Although I hold utilizing OpenAI fashions as examples of the completely different functionalities of LangChain, it isn’t restricted to OpenAI fashions. You should use LangChain with a large number of different LLMs and AI companies. You could find the complete record of LangChain and JavaScript integratable LLMs in their documentation.

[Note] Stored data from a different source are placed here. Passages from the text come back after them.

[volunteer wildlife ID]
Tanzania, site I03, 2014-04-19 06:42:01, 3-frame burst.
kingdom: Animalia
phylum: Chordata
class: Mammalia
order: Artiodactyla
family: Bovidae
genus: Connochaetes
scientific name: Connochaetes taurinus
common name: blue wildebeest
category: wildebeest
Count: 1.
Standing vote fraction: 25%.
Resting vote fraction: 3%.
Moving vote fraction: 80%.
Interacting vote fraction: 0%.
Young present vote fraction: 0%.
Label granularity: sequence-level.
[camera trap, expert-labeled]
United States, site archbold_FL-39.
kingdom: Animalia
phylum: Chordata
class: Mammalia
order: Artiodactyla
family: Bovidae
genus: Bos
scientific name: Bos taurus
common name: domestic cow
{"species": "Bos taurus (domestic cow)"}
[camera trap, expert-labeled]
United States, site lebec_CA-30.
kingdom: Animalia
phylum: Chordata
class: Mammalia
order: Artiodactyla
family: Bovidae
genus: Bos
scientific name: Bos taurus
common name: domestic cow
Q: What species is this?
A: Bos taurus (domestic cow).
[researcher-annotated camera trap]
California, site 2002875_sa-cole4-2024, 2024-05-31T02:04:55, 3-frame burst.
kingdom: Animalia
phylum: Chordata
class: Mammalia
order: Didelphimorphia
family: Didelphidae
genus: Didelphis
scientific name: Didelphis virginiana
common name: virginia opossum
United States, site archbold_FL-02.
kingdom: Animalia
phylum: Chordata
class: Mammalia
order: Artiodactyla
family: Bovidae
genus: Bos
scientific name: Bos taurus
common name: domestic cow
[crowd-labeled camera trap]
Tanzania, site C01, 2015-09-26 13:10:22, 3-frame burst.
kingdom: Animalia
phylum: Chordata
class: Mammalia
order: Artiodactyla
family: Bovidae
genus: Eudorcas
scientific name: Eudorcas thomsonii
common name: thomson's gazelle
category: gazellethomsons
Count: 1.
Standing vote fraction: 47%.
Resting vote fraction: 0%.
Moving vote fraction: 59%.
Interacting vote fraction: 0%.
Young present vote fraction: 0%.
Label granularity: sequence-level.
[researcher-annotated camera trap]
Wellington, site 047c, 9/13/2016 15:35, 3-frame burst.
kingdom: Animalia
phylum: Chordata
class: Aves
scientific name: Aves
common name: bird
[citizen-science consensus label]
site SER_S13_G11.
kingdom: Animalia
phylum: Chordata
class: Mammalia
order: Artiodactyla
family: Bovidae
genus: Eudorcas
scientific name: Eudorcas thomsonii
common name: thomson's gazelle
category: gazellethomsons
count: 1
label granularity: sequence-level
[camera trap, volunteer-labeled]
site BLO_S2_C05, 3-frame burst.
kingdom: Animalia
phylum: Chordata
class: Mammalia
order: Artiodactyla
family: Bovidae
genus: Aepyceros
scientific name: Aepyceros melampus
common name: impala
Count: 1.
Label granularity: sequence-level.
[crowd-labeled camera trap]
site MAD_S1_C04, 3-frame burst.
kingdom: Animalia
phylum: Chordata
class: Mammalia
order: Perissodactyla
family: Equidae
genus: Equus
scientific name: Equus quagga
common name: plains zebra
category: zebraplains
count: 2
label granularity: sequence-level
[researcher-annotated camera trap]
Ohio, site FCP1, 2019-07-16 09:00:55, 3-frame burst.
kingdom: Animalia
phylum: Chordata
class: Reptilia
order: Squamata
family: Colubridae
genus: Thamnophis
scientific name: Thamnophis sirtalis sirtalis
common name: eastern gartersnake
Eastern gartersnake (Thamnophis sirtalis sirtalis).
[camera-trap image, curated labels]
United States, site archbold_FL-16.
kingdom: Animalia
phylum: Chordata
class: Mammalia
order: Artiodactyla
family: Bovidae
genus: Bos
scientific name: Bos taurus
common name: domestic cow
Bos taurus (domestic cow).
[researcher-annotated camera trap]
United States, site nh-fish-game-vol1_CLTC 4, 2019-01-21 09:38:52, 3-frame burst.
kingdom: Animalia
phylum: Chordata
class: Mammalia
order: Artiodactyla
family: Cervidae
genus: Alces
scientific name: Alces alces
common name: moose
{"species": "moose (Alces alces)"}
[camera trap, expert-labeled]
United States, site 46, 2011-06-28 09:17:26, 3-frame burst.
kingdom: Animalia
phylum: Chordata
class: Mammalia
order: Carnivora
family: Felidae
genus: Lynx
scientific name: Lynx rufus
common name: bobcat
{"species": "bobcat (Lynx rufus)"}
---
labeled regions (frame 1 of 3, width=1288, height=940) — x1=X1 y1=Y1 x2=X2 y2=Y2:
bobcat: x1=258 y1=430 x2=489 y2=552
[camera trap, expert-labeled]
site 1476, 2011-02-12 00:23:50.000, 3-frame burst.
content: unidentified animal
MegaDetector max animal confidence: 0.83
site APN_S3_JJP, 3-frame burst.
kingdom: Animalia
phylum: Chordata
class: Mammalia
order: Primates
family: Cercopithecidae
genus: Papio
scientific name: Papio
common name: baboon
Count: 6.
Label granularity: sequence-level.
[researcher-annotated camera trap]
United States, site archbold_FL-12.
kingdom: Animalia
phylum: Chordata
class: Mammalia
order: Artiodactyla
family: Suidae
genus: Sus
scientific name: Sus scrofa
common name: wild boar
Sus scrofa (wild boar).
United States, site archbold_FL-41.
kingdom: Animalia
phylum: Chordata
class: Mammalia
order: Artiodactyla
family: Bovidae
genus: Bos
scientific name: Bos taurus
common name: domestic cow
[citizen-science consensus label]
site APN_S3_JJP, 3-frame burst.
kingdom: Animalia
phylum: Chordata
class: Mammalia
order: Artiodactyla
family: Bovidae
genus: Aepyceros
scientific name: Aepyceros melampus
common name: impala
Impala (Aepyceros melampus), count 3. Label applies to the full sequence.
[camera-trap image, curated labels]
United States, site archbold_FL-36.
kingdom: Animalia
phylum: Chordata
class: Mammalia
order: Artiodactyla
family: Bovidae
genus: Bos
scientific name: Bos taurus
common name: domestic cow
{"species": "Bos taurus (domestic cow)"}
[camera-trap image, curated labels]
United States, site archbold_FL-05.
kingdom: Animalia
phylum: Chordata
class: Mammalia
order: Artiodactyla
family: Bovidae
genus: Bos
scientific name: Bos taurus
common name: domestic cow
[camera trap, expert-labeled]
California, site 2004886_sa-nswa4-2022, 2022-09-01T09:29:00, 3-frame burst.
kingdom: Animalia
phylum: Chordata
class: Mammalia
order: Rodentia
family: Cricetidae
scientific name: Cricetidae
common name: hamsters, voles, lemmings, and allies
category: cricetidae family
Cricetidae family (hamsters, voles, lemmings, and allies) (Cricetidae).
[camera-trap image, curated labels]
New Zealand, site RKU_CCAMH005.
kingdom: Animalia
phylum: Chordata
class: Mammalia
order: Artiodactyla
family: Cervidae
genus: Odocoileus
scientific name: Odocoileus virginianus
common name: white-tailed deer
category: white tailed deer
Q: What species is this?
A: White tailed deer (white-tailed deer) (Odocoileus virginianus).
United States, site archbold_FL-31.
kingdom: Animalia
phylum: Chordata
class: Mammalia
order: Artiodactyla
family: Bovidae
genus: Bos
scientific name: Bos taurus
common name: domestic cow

For instance, you need to use Cohere with LangChain. After putting in Cohere, utilizing npm set up cohere-ai, you may make a easy question-->reply code utilizing LangChain and Cohere like this:

import { Cohere } from "langchain/llms/cohere";

const mannequin = new Cohere({
  maxTokens: 50,
  apiKey: "YOUR_COHERE_KEY", 
});
const res = await mannequin.name(
  "Give you a reputation for a brand new Nas album"
);
console.log({ res });

Output:

{
  res: ' Listed below are just a few attainable names for a brand new Nas album:n' +
    'n' +
    "- King's Landingn" +
    "- God's Son: The Sequeln" +
    "- Avenue's Disciplen" +
    '- Izzy Freen' +
    '- Nas and the Illmatic Flown' +
    'n' +
    'Do any'
}

Conclusion

On this information, you’ve seen the completely different facets and functionalities of LangChain in JavaScript. You should use LangChain in JavaScript to simply develop AI-powered net apps and experiment with LLMs. You should definitely discuss with the LangChainJS documentation for extra particulars on particular functionalities.

Pleased coding and experimenting with LangChain in JavaScript! When you loved this text, you may additionally wish to examine using LangChain with Python.